When I was in college I opened my first credit card. I was given a small credit card limit, but it was more money than I had ever been given before. Fortunately, I was responsible and didn’t go on a crazy shopping spree. I used my credit card to pay for small purchases like my cell phone bill or textbooks. Then I would use my student income to pay off my balance due.

However, if you are a student that has found yourself with credit cards and credit card debt, here are a few tips to help you get debt free. Once you pay off your balances, make sure to only charge purchases you can afford to pay for in full when the bill is due. 

Take Control

If you are overspending on credit cards, take the credit cards out of your wallet! Then, immediately stop using that card for purchases. Make a promise to yourself and find a friend to hold you accountable. No more purchases on that card–period! 
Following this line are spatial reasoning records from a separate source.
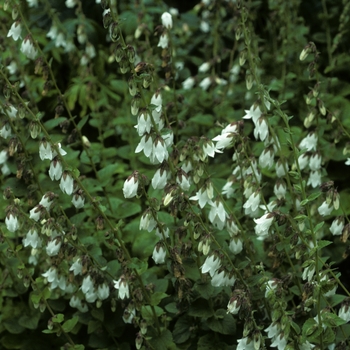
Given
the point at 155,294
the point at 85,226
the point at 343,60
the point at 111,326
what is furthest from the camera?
the point at 343,60

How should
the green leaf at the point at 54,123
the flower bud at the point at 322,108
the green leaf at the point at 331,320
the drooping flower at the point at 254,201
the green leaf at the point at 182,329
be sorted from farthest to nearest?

Then, hide the credit card in a safe place where you won’t be tempted to use it. Consider storing it in your freezer, a safe, or hand them off to a trustworthy friend or relative. Promise not to use the credit card unless a major life or death crisis comes up and you have no other options.

Add Up Your Debt

Step two is to calculate how much you owe. For each credit card with a balance, write down the total card balance and interest rate. If you are not sure where to find this information, start by reviewing your credit card statement. 

In the event you cannot figure out your interest rate, contact your credit card company and ask. You have the right to know this information and they are required to tell you. When you are talking to the credit card company ask if you qualify for a lower interest rate. If they say “yes” take it because lowering your interest rate will decrease what you owe right away.

Once you add up your credit card debt, write down what habits or purchases that got you into debt in the first place. This is a reflection exercise that will help you identify what things to avoid so you can stay out of debt. Then, commit to changing those habits. 

For example, if you see that most of your credit card purchases were from eating out with friends, consider cutting back the number of times you go out to eat. If you choose to keep eating out, pay for your meals with cash instead of with a credit card.

The credit card company wins every time you charge a hamburger or drinks and then don’t pay your credit card bill in full. When you don’t pay our credit card bill in full, your meal ends up costing you more thanks to interest. 

Budget to Pay Off Debt

To ensure you get out of credit card debt you must include your monthly credit card payments in your budget. Look at your monthly cash flow (your income or money coming in versus money going out). Figure out where you can cut expenses, and put the money you have left at the end of the month towards your credit card balance. 

Always pay more than your minimum payment on your credit cards. After you review your budget and figure out how much you can pay towards credit cards each month, then prioritize your payments based on the cards’ interest rates. The card with the higher interest rate, you should attack more aggressively.

Set up automatic payments so you won’t have to remember to pay your bill. Each month money is deducted from your bank account and pays down your balance like clockwork. Once you set automatic payments sit back and watch your balance go down. If you get any monetary gifts or surprise money you can put it towards your debt and pay down your balance even faster.


Once you pay off the credit card with the higher interest rate take the money you were putting to that card and add it to your payments for your remaining credit cards.

When your credit cards are paid off, use them wisely and always pay off the balance due so you can remain debt free.


  1. Having been someone, who has just had to ‘up’ my credit card payment, I his has been really helpful. I didn’t realise I had my credit card set up on paypal🙈 so silly expenses were coming out. I removed it from every account (I hadn’t realised my debit card and credit card had similar last four numbers…)

    So I have my credit card for desperate things ONLY. I have agreed to pay over the suggested voluntary amounts and even asked if I would be eligible for a lower interest rate, she told me not at the moment but ask again in 3 months time. So thank you for the suggestion. Thank you for the excellent post 😊.